例えば、図6A及び図6Bに示すように、壁部30に代えて、先細り傾斜形状の第1壁部40と、該第1壁部40と重なり合い壁面同士が平行又は略平行する第2壁部42とを有する壁部44として構成することもできる。壁部44では、一対の第2壁部42間の凹部42aが開口側に向かって拡幅する構成であることから、ヒートシンク本体12とヒートシンク蓋14とを組み付ける際に、凹部42aへと第1壁部40の頂部40aを容易に挿入することができ、高い組立性を得ることができる。
なお、冷却フィン32と平行に設置される第1壁部34及び第2壁部36からなる上記の壁部30の場合には、第1壁部34及び第2壁部36がそれぞれ第2面14a及び第1面12aから垂直方向に起立しているため、液体冷媒の流通にかかる流路抵抗が前記壁部44よりも高く、前記の流通阻止機能がより高いという利点がある。

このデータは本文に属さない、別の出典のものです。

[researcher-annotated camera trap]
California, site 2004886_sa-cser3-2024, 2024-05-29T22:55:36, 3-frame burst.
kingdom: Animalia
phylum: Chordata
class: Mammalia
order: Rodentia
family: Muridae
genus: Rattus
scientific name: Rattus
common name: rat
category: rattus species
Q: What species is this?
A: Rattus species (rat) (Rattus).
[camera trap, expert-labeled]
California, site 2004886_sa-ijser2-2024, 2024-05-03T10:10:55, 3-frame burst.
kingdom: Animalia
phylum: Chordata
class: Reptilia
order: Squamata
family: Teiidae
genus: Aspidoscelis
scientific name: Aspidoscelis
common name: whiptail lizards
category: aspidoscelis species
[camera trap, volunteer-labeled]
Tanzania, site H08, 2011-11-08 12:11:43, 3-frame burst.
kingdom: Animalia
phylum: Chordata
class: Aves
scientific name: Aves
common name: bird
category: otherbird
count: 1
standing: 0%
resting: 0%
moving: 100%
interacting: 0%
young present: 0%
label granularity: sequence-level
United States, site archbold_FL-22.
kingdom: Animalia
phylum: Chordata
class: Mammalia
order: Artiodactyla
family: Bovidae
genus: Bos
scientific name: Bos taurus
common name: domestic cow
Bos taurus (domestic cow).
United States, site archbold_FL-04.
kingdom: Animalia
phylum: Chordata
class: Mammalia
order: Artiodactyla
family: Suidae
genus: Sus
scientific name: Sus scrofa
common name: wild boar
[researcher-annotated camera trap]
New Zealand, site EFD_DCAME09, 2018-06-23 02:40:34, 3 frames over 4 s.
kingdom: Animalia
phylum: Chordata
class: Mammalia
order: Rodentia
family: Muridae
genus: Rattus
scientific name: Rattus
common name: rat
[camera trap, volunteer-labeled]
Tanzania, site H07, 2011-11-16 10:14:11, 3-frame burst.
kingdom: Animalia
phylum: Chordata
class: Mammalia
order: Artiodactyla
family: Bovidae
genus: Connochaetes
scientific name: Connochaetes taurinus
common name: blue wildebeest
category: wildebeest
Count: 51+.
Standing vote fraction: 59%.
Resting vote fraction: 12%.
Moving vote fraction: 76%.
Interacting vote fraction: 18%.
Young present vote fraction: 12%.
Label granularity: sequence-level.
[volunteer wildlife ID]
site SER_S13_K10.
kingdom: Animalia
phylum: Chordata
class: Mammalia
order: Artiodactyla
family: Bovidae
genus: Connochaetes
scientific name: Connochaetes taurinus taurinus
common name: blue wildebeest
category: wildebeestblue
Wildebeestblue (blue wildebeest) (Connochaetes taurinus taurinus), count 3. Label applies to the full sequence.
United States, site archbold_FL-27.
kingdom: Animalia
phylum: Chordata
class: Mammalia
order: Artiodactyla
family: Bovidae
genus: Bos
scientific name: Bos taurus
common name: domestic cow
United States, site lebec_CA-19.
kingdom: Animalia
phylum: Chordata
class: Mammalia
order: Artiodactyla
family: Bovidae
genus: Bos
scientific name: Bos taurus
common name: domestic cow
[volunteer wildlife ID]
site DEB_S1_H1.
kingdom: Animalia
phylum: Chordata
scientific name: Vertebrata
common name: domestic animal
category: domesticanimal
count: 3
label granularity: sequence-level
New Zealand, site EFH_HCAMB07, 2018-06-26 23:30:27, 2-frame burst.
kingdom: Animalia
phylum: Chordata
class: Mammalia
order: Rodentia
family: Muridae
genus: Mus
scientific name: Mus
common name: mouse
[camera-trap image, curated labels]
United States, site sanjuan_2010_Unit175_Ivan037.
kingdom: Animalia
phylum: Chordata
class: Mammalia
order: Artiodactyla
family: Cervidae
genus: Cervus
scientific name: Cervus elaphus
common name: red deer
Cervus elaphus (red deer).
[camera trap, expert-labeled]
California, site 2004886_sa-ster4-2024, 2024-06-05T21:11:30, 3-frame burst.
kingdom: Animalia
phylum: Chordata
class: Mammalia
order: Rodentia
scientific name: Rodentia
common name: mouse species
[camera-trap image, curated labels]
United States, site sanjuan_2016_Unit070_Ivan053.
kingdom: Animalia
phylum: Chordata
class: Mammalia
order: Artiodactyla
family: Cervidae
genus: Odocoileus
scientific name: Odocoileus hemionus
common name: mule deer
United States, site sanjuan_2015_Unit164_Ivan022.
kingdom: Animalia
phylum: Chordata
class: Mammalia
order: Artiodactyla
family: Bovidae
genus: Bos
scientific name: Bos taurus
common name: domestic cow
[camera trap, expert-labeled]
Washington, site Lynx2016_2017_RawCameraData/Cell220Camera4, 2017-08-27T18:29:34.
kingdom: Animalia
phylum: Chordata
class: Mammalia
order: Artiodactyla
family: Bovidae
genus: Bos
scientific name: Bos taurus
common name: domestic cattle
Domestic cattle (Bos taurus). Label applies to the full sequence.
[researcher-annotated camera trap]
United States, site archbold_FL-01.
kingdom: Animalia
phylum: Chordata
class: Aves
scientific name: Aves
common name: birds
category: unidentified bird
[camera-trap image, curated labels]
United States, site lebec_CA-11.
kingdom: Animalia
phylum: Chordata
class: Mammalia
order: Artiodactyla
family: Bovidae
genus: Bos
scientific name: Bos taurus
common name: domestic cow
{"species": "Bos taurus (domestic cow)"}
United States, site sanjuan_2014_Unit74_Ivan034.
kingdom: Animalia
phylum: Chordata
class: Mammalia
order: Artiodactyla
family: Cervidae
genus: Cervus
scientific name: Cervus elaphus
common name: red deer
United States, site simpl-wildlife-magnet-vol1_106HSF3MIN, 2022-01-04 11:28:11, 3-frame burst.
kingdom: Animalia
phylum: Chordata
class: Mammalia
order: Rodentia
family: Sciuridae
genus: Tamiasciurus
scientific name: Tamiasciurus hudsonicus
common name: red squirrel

上記では、折り返し部16bを介して第1通路16a及び第2通路16cが配設されたU字形状の冷却通路16を例示したが、冷却通路の構造は、他の形状であっても勿論よく、例えば、V字形状やS字形状等であってもよい。このようなV字形状やS字形状の冷却通路の場合であっても、上記の壁部30と同様な壁部を設けることにより、流入口から排出口へと液体冷媒が直接的に流通することを防止することができる。
本発明は、上述の実施の形態に限らず、本発明の要旨を逸脱することなく、種々の構成を採り得ることはもちろんである。